▶ **Challenge**:
Repeat all of the data precisely.

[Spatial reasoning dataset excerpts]
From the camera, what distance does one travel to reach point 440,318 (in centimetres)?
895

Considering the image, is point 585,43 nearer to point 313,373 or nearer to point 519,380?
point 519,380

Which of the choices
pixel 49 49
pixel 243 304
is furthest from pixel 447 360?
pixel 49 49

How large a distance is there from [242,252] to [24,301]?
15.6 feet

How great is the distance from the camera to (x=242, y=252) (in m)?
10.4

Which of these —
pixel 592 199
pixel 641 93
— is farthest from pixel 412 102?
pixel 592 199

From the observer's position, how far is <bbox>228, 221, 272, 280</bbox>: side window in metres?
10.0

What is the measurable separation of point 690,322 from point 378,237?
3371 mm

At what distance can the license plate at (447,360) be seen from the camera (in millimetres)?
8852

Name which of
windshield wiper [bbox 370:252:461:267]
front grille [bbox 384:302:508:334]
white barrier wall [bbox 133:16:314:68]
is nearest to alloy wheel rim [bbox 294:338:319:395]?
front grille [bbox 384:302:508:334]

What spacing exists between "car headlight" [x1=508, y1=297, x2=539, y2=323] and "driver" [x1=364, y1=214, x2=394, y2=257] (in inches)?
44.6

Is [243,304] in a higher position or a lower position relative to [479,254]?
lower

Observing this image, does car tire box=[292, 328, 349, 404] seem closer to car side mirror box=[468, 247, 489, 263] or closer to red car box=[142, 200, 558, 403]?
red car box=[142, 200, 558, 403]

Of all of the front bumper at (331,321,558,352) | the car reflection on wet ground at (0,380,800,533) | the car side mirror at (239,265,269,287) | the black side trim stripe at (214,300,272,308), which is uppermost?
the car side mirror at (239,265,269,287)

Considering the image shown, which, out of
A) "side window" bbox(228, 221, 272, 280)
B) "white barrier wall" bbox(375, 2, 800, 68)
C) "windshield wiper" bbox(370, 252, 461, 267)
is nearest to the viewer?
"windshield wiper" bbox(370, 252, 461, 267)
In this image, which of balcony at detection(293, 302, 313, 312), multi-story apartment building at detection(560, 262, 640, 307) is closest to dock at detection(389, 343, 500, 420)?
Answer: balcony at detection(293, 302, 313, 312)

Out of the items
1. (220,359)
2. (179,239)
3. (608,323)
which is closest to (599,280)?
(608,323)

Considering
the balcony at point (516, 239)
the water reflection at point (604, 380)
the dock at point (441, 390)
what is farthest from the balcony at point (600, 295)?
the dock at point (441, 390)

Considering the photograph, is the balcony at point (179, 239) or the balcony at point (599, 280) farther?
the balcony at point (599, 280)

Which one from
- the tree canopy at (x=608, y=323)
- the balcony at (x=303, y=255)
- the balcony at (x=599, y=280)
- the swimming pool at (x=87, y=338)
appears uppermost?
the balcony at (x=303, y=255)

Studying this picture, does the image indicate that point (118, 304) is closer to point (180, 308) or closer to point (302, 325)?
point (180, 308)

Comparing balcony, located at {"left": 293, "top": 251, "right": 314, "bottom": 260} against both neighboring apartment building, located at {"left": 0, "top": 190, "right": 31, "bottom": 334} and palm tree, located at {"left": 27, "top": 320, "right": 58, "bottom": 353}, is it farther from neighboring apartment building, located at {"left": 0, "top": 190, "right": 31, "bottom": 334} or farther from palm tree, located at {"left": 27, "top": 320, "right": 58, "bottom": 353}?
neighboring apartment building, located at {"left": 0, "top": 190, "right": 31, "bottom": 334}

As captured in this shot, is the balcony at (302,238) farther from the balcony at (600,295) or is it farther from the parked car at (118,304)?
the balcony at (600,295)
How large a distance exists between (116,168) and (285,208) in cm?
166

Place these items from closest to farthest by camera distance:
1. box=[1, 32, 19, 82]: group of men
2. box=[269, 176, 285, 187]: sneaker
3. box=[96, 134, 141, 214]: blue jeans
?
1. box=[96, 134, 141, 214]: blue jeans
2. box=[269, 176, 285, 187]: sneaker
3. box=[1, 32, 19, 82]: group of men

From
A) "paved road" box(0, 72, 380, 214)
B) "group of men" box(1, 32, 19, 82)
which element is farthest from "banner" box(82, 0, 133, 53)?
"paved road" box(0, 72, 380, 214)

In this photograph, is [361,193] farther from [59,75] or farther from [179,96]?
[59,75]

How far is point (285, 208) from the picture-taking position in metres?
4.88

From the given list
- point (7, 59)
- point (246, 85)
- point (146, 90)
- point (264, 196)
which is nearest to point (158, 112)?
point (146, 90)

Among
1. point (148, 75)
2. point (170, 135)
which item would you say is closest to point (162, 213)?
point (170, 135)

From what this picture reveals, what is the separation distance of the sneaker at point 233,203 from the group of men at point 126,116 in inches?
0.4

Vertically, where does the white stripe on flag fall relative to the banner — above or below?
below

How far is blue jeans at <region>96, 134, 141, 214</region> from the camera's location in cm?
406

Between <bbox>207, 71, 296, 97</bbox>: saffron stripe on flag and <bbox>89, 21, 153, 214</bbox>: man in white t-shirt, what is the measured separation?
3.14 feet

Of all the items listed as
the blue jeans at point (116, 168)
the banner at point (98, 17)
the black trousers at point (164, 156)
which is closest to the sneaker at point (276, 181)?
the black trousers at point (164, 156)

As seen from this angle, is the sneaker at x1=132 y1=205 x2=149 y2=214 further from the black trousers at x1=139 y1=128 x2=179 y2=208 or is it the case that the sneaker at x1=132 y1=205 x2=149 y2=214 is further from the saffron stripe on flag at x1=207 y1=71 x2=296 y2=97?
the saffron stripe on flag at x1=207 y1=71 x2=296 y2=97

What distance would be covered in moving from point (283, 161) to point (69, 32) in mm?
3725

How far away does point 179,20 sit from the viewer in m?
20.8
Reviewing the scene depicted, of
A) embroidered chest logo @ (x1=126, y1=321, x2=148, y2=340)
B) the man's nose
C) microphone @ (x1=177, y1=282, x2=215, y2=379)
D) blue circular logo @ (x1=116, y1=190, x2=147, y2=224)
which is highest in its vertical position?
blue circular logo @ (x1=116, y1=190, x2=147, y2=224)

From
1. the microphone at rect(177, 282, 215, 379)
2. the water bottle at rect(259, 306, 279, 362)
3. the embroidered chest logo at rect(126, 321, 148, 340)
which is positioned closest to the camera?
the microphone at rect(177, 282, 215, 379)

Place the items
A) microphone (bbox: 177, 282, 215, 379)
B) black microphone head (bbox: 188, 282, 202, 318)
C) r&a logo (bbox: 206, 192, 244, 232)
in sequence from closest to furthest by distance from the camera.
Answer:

▶ **Solved problem**:
From the camera, what distance does one travel to reach point 440,318 (in centimetres)?
895

Considering the image, is point 585,43 nearer to point 313,373 or nearer to point 519,380?
point 519,380

Which of the choices
pixel 49 49
pixel 243 304
is furthest from pixel 447 360?
pixel 49 49

How large a distance is there from [242,252] to [24,301]?
15.6 feet

How great is the distance from the camera to (x=242, y=252) (in m)?
10.4

Which of these —
pixel 592 199
pixel 641 93
— is farthest from pixel 412 102?
pixel 592 199

From the observer's position, how far is <bbox>228, 221, 272, 280</bbox>: side window in metres?
10.0

What is the measurable separation of point 690,322 from point 378,237?
3371 mm

At what distance can the license plate at (447,360) be seen from the camera (in millimetres)?
8852

Name which of
windshield wiper [bbox 370:252:461:267]
front grille [bbox 384:302:508:334]
white barrier wall [bbox 133:16:314:68]
is nearest to alloy wheel rim [bbox 294:338:319:395]?
front grille [bbox 384:302:508:334]

What spacing exists between "car headlight" [x1=508, y1=297, x2=539, y2=323] and "driver" [x1=364, y1=214, x2=394, y2=257] (in inches)?
44.6

Is [243,304] in a higher position or a lower position relative to [479,254]?
lower

Observing this image, does car tire box=[292, 328, 349, 404] seem closer to car side mirror box=[468, 247, 489, 263] or closer to red car box=[142, 200, 558, 403]?
red car box=[142, 200, 558, 403]

Of all of the front bumper at (331,321,558,352) | the car reflection on wet ground at (0,380,800,533) | the car side mirror at (239,265,269,287) | the black side trim stripe at (214,300,272,308), which is uppermost?
the car side mirror at (239,265,269,287)

Considering the image shown, which, out of
A) "side window" bbox(228, 221, 272, 280)
B) "white barrier wall" bbox(375, 2, 800, 68)
C) "windshield wiper" bbox(370, 252, 461, 267)
is nearest to the viewer?
"windshield wiper" bbox(370, 252, 461, 267)
In this image, which of balcony at detection(293, 302, 313, 312), multi-story apartment building at detection(560, 262, 640, 307) is closest to dock at detection(389, 343, 500, 420)?
Answer: balcony at detection(293, 302, 313, 312)

Out of the items
1. (220,359)
2. (179,239)
3. (608,323)
which is closest to (599,280)?
(608,323)

Considering
the balcony at point (516, 239)
the water reflection at point (604, 380)
the dock at point (441, 390)
what is farthest from the balcony at point (600, 295)?
the dock at point (441, 390)

Considering the photograph, is the balcony at point (179, 239) or the balcony at point (599, 280) farther?
the balcony at point (599, 280)

Which one from
- the tree canopy at (x=608, y=323)
- the balcony at (x=303, y=255)
- the balcony at (x=599, y=280)
- the swimming pool at (x=87, y=338)
appears uppermost?
the balcony at (x=303, y=255)

Studying this picture, does the image indicate that point (118, 304) is closer to point (180, 308) or closer to point (302, 325)?
point (180, 308)

Comparing balcony, located at {"left": 293, "top": 251, "right": 314, "bottom": 260} against both neighboring apartment building, located at {"left": 0, "top": 190, "right": 31, "bottom": 334} and palm tree, located at {"left": 27, "top": 320, "right": 58, "bottom": 353}, is it farther from neighboring apartment building, located at {"left": 0, "top": 190, "right": 31, "bottom": 334} or farther from palm tree, located at {"left": 27, "top": 320, "right": 58, "bottom": 353}?
neighboring apartment building, located at {"left": 0, "top": 190, "right": 31, "bottom": 334}

As captured in this shot, is the balcony at (302,238) farther from the balcony at (600,295) or is it farther from the parked car at (118,304)?
the balcony at (600,295)
How large a distance exists between (116,168) and (285,208) in cm?
166

Place these items from closest to farthest by camera distance:
1. box=[1, 32, 19, 82]: group of men
2. box=[269, 176, 285, 187]: sneaker
3. box=[96, 134, 141, 214]: blue jeans
?
1. box=[96, 134, 141, 214]: blue jeans
2. box=[269, 176, 285, 187]: sneaker
3. box=[1, 32, 19, 82]: group of men

From
A) "paved road" box(0, 72, 380, 214)
B) "group of men" box(1, 32, 19, 82)
which element is farthest from "banner" box(82, 0, 133, 53)?
"paved road" box(0, 72, 380, 214)

In this photograph, is [361,193] farther from [59,75] or farther from [179,96]?
[59,75]

How far is point (285, 208) from the picture-taking position in metres?
4.88

From the given list
- point (7, 59)
- point (246, 85)
- point (146, 90)
- point (264, 196)
which is nearest to point (158, 112)?
point (146, 90)

Among
1. point (148, 75)
2. point (170, 135)
which item would you say is closest to point (162, 213)?
point (170, 135)

From what this picture reveals, what is the separation distance of the sneaker at point 233,203 from the group of men at point 126,116 in inches?
0.4

Vertically, where does the white stripe on flag fall relative to the banner — above or below?
below

How far is blue jeans at <region>96, 134, 141, 214</region> from the camera's location in cm?
406

Between <bbox>207, 71, 296, 97</bbox>: saffron stripe on flag and <bbox>89, 21, 153, 214</bbox>: man in white t-shirt, what is the measured separation?
3.14 feet

Of all the items listed as
the blue jeans at point (116, 168)
the banner at point (98, 17)
the black trousers at point (164, 156)
which is closest to the sneaker at point (276, 181)?
the black trousers at point (164, 156)

As seen from this angle, is the sneaker at x1=132 y1=205 x2=149 y2=214 further from the black trousers at x1=139 y1=128 x2=179 y2=208 or is it the case that the sneaker at x1=132 y1=205 x2=149 y2=214 is further from the saffron stripe on flag at x1=207 y1=71 x2=296 y2=97?
the saffron stripe on flag at x1=207 y1=71 x2=296 y2=97

What distance would be covered in moving from point (283, 161) to point (69, 32) in mm?
3725

How far away does point 179,20 sit from the viewer in m?
20.8
Reviewing the scene depicted, of
A) embroidered chest logo @ (x1=126, y1=321, x2=148, y2=340)
B) the man's nose
C) microphone @ (x1=177, y1=282, x2=215, y2=379)
D) blue circular logo @ (x1=116, y1=190, x2=147, y2=224)
which is highest in its vertical position?
blue circular logo @ (x1=116, y1=190, x2=147, y2=224)

From
1. the microphone at rect(177, 282, 215, 379)
2. the water bottle at rect(259, 306, 279, 362)
3. the embroidered chest logo at rect(126, 321, 148, 340)
which is positioned closest to the camera?
the microphone at rect(177, 282, 215, 379)

Place the items
A) microphone (bbox: 177, 282, 215, 379)
B) black microphone head (bbox: 188, 282, 202, 318)
C) r&a logo (bbox: 206, 192, 244, 232)
in sequence from closest to furthest by distance from the camera.
Answer:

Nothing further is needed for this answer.